Chega a ser pior do que tragédias naturais e climáticas como um terremoto ou um tsunami, pois não é episódica. O estrago é permanente.
Como hoje somos uma sociedade que majoritariamente apoia a transferência do patrimônio público construído com o dinheiro e o trabalho de nossos antepassados para o privado, considera positiva a mercantilizacao do espaço coletivo e acha correto pagar por um serviço que visa lucro ao invés de pagar por um serviço que vise qualidade, faço uma sugestão.
Que apenas se altere a legislação e se permita pedagear o trecho em questão da Raposo sem que se cometa, se perpetre, este projeto destruidor que provocará estragos permanentes e irreversíveis na economia da cidade apenas para criar a rota alternativa grátis.
Que se assuma o desejo incontrolável pela cobrança do pedágio, aplacando o apetite voraz e a opção ideológica e se torne a operação eficiente, lucrativa e eficaz  sem os danos colaterais que estão projetados.
No atual perfil político-ideológico da sociedade refletido na composição da Assembleia  Legislativa, tenho certeza que um projeto de Lei desta natureza seria rapidamente aprovado. E a cobrança do pedágio começaria muito mais rapidamente, praticamente de imediato e pronto!

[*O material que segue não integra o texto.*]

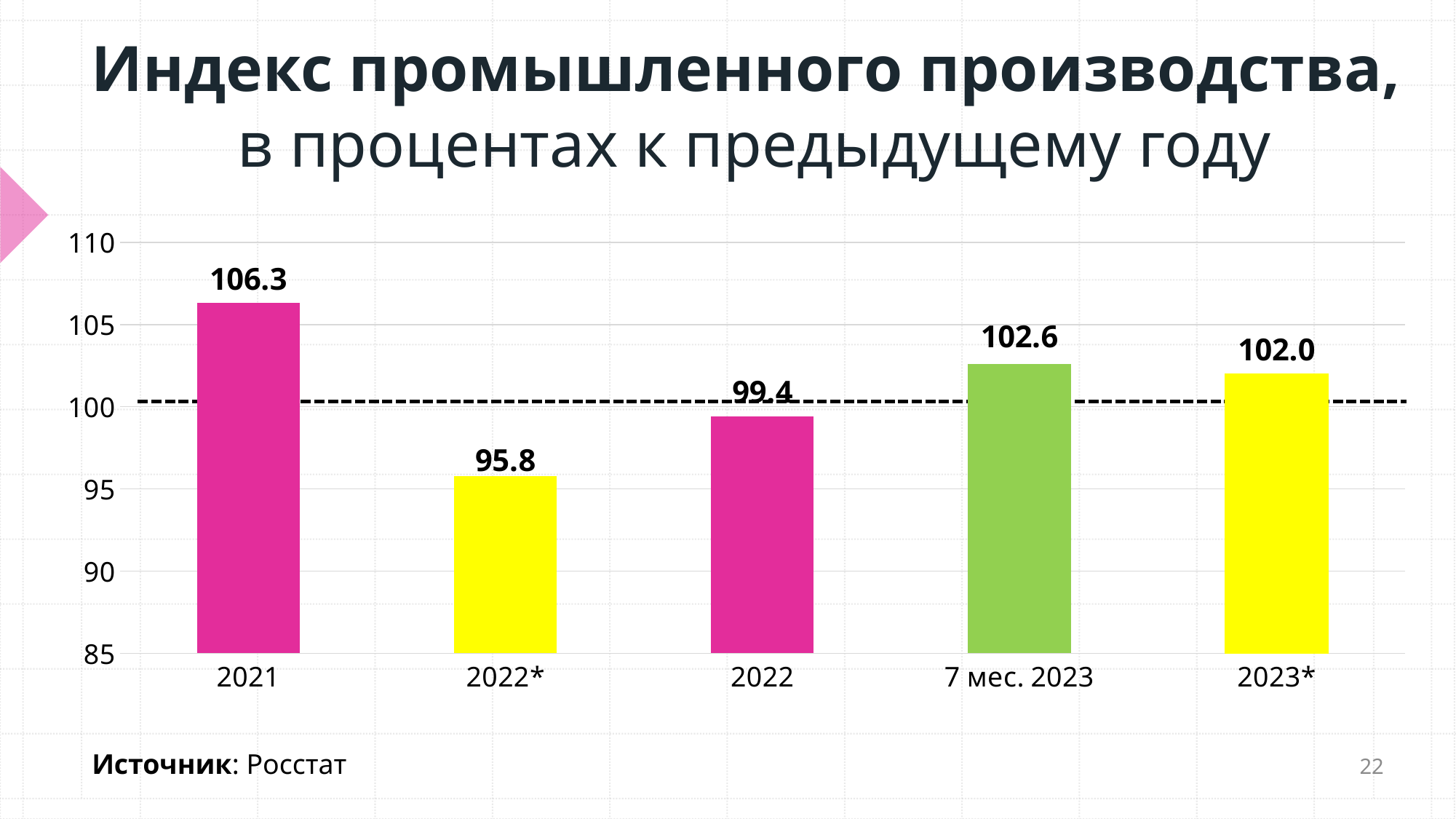
What is the difference between the values for 2021 and 2022? 6.9 What kind of chart is shown on the slide? bar chart Which category has the lowest value? 2022* What is the value for 2021? 106.3 What is the value for 2022*? 95.8 Is the value for 2022 greater or less than 100? less What is the source cited at the bottom of the slide? Росстат Which is larger, the value for 7 мес. 2023 or the value for 2023*? 7 мес. 2023 What is the value for 2023*? 102.0 What is the value for 7 мес. 2023? 102.6 How many bars are shown in the chart? 5 Which category has the highest value? 2021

Indolor, rápido e com grande aporte tecnológico (pelo que entendi a cobrança vai ser automática, sem cabine).
Sim, a sugestão contém ironia. Mas nem tanta.
Segue…
As rotas alternativas existem e já são congestionadas, mas este não é o objeto do projeto. Elas são o os sistemas Francisco Morato/Eliseu/Régis e o sistema Corifeu/Autonomistas.
Com a vantagem de que com uma pequeníssima parte do que se vai gastar, podem receber umas migalhas de melhorias. Afinal, o asfalto eleitoral está aí para isso.
E com outra pequeníssima parte do que se vai gastar, daria para urbanizar o trecho paulistano da Raposo e instalar ali calçamento amigáveis e acessíveis nas laterais, um canteiro central decente e arborizado e uma via segregada para o transporte público de baixa e média capacidade.
Que aliás,  é o projeto que se propõe, há pelo menos duas décadas (ou mais), para de fato minorar as agruras da cidade nesta região.
Mas, para isso é necessário municipalizar o trecho. Ah… então aí não dá para pedagear! Volta ao zero!
Dá sim! Olha que interessante,  com um simples decreto municipal, mas pode até ser uma Lei, dá para São Paulo colocar o pedágio e ainda ser a primeira cidade a, finalmente, adotar o pedágio urbano em larga escala no Brasil.
Com a vantagem de, em seguida, implantá-lo também nas marginais, que já estão preparadas para isso desde a última grande reforma, mas faltou coragem à época.
Ou seja, (mais uma ironia ?), é puro avanço e inovação, a baixo custo e  sem destruição irreversível!